▶ Task description:
Show all lines of the listing that contain the word "mouse".

[[ Exercise material, beginning ]]

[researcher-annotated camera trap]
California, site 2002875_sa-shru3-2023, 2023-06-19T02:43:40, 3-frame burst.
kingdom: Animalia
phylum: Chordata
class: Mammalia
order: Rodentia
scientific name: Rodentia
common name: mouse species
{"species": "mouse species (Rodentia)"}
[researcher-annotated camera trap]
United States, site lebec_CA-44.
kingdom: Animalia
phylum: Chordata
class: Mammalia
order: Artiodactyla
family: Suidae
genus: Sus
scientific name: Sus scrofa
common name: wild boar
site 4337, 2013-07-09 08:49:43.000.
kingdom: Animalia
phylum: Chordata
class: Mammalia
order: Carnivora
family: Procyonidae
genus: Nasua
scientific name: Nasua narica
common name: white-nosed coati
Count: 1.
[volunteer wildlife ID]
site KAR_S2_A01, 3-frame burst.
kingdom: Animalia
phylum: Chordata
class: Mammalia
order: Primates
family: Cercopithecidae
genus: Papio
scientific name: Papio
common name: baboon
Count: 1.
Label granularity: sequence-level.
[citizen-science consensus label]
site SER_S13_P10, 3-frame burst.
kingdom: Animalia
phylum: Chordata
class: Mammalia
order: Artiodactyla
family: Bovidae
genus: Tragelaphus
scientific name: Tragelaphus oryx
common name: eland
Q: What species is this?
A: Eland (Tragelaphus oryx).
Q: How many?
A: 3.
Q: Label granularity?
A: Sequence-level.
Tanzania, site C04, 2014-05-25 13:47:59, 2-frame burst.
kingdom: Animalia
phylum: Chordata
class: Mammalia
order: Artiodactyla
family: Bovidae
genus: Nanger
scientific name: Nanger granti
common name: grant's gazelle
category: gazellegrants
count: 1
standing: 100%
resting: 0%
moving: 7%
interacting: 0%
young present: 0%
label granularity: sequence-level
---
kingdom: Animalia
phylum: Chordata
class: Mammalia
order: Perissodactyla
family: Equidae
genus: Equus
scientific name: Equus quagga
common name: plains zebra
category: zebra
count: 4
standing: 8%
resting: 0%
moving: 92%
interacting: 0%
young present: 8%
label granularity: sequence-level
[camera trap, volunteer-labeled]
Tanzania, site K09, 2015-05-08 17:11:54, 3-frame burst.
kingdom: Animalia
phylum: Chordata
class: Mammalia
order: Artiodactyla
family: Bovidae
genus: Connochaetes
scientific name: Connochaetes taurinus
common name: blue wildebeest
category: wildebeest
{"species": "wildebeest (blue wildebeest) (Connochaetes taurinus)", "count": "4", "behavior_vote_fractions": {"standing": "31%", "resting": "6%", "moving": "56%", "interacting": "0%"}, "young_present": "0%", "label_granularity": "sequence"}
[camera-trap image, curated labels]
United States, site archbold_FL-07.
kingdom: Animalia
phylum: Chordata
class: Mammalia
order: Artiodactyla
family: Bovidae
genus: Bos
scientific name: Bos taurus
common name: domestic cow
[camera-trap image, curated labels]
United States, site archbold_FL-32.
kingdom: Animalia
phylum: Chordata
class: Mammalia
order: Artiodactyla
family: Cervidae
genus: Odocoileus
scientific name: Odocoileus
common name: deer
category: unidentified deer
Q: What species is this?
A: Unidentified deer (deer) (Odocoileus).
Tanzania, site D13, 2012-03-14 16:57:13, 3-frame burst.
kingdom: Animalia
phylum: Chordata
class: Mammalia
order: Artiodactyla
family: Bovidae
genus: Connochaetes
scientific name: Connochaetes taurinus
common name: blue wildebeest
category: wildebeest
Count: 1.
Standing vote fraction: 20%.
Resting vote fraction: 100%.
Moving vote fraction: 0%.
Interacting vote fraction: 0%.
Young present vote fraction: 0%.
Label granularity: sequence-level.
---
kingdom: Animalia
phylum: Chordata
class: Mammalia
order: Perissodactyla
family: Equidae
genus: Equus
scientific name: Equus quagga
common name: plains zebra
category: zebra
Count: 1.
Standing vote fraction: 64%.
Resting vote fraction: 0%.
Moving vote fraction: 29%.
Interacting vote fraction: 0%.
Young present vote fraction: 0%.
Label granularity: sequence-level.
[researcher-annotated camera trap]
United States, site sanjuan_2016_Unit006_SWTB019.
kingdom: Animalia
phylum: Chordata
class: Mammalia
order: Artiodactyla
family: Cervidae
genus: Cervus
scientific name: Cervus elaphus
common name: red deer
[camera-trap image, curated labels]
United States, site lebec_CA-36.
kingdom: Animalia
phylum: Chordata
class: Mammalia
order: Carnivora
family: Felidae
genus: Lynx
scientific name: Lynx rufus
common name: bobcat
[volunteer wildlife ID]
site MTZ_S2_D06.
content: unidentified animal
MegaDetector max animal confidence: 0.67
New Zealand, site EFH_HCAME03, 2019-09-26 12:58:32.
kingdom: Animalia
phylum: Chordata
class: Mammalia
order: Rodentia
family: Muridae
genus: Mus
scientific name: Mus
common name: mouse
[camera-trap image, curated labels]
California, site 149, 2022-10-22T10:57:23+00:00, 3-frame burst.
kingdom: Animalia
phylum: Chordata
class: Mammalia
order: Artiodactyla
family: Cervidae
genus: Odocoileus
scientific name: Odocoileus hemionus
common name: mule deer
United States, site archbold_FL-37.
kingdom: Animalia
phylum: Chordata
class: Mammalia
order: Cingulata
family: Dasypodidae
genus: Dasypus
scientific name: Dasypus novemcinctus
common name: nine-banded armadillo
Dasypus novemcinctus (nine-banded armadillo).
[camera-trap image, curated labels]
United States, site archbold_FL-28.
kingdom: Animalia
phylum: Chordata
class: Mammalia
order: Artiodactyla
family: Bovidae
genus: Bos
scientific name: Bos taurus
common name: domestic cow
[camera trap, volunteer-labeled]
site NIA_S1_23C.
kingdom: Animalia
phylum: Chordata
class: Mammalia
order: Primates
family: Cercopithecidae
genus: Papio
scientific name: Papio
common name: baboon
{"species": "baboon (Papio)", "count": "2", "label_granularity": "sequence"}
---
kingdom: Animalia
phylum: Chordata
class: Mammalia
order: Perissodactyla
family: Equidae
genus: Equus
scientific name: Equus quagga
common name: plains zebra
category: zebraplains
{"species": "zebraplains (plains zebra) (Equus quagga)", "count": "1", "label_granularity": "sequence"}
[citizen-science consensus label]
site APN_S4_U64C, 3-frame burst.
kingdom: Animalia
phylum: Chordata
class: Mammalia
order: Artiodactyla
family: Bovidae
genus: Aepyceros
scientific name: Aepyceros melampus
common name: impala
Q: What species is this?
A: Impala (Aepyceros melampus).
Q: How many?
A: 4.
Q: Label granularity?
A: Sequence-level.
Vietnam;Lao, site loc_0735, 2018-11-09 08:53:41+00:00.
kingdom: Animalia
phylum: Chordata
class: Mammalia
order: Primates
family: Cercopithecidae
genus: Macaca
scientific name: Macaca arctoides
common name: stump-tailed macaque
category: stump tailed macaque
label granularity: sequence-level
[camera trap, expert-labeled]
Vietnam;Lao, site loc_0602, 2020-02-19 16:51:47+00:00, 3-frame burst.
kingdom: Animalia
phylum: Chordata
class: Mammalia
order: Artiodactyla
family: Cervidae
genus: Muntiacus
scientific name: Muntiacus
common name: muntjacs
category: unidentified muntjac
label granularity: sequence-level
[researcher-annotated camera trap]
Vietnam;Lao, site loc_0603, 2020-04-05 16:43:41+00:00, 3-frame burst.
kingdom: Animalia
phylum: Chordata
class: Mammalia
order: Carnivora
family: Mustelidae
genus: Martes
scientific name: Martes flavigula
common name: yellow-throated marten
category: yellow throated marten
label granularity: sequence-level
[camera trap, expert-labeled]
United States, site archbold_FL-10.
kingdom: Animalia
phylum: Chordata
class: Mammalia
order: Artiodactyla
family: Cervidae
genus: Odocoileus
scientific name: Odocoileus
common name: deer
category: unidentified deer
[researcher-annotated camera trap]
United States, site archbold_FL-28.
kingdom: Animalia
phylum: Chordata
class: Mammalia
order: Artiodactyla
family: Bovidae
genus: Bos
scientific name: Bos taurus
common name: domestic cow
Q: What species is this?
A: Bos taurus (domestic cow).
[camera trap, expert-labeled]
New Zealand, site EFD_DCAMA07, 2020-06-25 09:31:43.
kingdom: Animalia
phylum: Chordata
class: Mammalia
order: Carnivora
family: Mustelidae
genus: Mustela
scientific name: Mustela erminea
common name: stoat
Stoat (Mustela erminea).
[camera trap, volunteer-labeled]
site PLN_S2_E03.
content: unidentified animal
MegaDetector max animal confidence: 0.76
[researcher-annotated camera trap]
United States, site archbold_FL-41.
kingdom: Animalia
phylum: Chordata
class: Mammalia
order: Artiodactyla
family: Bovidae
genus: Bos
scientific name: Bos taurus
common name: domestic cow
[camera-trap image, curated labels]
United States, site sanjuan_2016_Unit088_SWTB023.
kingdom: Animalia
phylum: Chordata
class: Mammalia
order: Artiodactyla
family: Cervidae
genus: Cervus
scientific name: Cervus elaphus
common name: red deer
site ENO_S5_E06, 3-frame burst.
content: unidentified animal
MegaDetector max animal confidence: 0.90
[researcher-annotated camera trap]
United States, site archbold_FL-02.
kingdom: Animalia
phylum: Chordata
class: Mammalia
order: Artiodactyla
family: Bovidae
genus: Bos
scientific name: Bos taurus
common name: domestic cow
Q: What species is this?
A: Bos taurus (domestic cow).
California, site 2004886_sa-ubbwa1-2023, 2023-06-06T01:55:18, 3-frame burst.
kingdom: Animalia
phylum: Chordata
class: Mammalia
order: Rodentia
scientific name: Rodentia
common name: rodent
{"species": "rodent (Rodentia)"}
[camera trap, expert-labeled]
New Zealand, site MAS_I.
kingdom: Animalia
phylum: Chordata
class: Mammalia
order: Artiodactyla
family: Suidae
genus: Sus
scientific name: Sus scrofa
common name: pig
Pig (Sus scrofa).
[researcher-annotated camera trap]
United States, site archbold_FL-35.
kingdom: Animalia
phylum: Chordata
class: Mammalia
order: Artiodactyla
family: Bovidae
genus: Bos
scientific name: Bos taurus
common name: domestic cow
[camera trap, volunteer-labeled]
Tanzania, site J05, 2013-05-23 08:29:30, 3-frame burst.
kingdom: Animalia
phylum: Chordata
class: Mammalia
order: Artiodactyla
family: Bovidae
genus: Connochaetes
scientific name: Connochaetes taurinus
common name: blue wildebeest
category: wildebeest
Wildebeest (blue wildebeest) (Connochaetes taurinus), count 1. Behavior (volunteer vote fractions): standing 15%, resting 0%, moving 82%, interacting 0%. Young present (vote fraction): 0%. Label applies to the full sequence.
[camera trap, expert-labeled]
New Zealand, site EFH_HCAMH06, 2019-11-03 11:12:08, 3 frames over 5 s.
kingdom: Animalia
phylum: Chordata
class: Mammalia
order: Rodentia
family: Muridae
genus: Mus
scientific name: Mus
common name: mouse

[[ Exercise material, end ]]

▶ Exercise output:
common name: mouse species
{"species": "mouse species (Rodentia)"}
common name: mouse
common name: mouse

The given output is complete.